The Internet Doesn’t Need More Perfect Content

In 2026, “be more authentic” might be the loudest piece of advice online.. and also one of the least useful.

Because what does that actually mean?

For most brands, it gets translated into something vague and mildly stressful:
Show up more. Be more human. Be more real.

Okay. Helpful.

The problem isn’t that authenticity is a bad goal. It’s that most people talk about it like it’s a personality trait, when really, it’s a content choice.

And right now, that choice matters more than ever.

We’re in a moment where content is easier to make than it has ever been. AI can write your caption, suggest your hook, build your content calendar, and help smooth out your rambling before you hit publish. (No judgment — I use it too.)

But if everyone has access to faster, cleaner, more polished content, then polish stops being the differentiator.

What stands out now is something else entirely:
proof that there are actual humans behind the brand.

Not in an over-sharing, turn-your-business-account-into-a-diary way.

Just in a way that feels recognisable, specific, and alive.

What “real” actually looks like for brands

A lot of business owners hear “authentic” and assume they need to suddenly become a personal brand, start crying on Stories, or film vulnerable monologues in their car.

That’s not what I mean.

Being real on social media is usually much less dramatic than that. In practice, it often looks like this:

1. Putting your people on camera

Not just your product. Not just your polished visuals. Your actual people.

That might mean:

  • your founder talking through something casually

  • staff packing orders

  • customer service moments

  • a delivery arriving

  • someone showing how something works

  • the general behind-the-scenes rhythm of your business

People don’t just connect with what you sell. They connect with how it exists and who’s behind it.

And no, they do not need to be media trained.

Sometimes the most effective content is simply someone who knows what they’re talking about speaking like a normal person.

2. Creating original visuals instead of over-designed filler

A lot of brands are still relying too heavily on graphics, stock visuals, or overly polished content that could belong to absolutely anyone.

The internet is already full of “nice-looking” content.

What people are paying attention to now is the stuff that actually shows them something:

  • the shop floor

  • the studio

  • the process

  • the packaging table

  • the product up close

  • the in-between moments

  • the slightly chaotic bits that prove this is a real business doing real things

It doesn’t need to look like a campaign shoot every time.

In fact, sometimes the less “produced” it feels, the more trustworthy it becomes.

Case in point: one of the visuals I paired with this conversation was a very unpolished hotel-camera selfie. Very much not a high-production brand moment. Still worked.

Because not everything needs to be pristine to feel relevant.

3. Commenting like a human, not a brand intern from 2017

One of the biggest missed opportunities I see right now is in the comments section.

Brands are still leaving comments like:
🔥🔥🔥
Love this!

------------

▶ [REQUIREMENTS]:
A) In the post on authentic brand content, which ways of putting your people on camera are listed right after "That might mean:"?
B) Duplicate the passage of the post on authentic brand content starting with "Okay. Helpful." and going on through "more than ever.".

▶ [DATASET CONTENT]:
------------

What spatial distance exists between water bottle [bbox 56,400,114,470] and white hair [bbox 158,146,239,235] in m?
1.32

------------

▶ [TASK-BY-TASK ANSWERS]:
A)
- your founder talking through something casually
- staff packing orders
- customer service moments
- a delivery arriving
- someone showing how something works
- the general behind-the-scenes rhythm of your business

B)
Okay. Helpful.

The problem isn’t that authenticity is a bad goal. It’s that most people talk about it like it’s a personality trait, when really, it’s a content choice.

And right now, that choice matters more than ever.